Scientists say a female hammerhead shark gave birth without having sex—the first scientific report that an ancient lineage of vertebrates can reproduce asexually, or without sex.
The development startled scientists, and worried them. Asexual reproduction, especially of the type involved in this case, leaves babies at a “genetic disadvantage” due to lack of genetic diversity, one said. This would place extra burdens on already threatened shark populations.
Among vertebrates, asexual reproduction is known only in very few species: some reptiles, birds and amphibians, and a few members of a relatively modern lineage of fish known as teleosts.
The shark surprise leaves “mammals as the only major vertebrate group where this form of reproduction has not been seen,” said Paulo Prodöhl of Queen’s University Belfast, one of the researchers.
Asexual reproduction was found in a type of hammerhead shark species known as the bonnethead, or Sphyrna tiburo. (Image courtesy D. Chapman)
Its occurrence in sharks also suggests asexual reproduction evolved early in the vertebrate lineage, said co-researcher Mahmood Shivji, director of the Guy Harvey Research Institute in Dania Beach, Fla.
“As far as anyone knew, all sharks reproduced only sexually by a male and female mating, requiring the embryo to get DNA from both parents” as in mammals, Prodöhl said. Sharks, rays and skates are members of the ancient line of cartilaginous fishes, descended almost directly from some of the first animals with jaws.
A surprise hammerhead birth in 2001 at an aquarium at Henry Doorly Zoo in Omaha, Neb. prompted the shark study. None of three possible mother hammerheads in the tank, of the species Sphyrna tiburo, had encountered any male hammerheads since being caught off Florida three years earlier as babies.
Scientists initially guessed a mother had mated before capture, and then somehow stored the sperm; or possibly mated with a male shark of another species in the tank. But after identifying the mother through genetic tests, they found the baby’s DNA matched only hers; no paternal DNA was found.
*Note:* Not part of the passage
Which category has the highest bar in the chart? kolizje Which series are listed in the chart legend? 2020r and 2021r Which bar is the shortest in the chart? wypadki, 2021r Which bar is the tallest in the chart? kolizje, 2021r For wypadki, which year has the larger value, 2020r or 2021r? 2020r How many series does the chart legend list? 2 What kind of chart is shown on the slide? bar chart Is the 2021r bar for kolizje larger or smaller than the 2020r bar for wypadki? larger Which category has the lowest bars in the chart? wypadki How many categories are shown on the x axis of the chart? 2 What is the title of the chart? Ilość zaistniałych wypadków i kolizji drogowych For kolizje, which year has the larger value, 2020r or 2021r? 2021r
Asexual reproduction—or parthenogenesis, as it’s called in vertebrates—is “the likely explanation behind the anecdotal but increasing observations of other species of female sharks reproducing successfully in captivity” without male contact, said Shivji. Researchers don’t think parthenogenesis takes place in mammals due to a mechanism called genomic imprinting that occurs in them, Shivji said.
In sharks, he added, it seems at least some females can switch from sexual to asexual reproduction in the absence of males—which isn’t good, since the offspring lack helpful genetic variation that would come from a father’s DNA contribution.
Worse, the researchers found that the parthenogenesis in this case was probably of a specific type called “automictic,” in which half the mother’s genetic diversity also gets lost.
The baby “gets a double dose of genetic disadvantage,” said Demian Chapman, lead author of a study on the finding to be published May 23 in the research journal Biology Letters. In this process “the unfertilized egg, which contains about half of the mother’s genetic diversity, is activated to behave as a normal fertilized egg by a small, genetically nearly-identical cell known as the sister polar body.”
The finding raises concerns about the genetic and reproductive health of dwindling shark populations, added Chapman. He is now head of shark research at the New York-based Pew Institute for Ocean Science but took part in the study as a graduate student at Guy Harvey. “Female sharks might reproduce like this more often when they have difficulty finding mates” in under populated zones, he said. “This could hasten the erosion of population genetic diversity and perpetuate the production of genetically disadvantaged offspring.”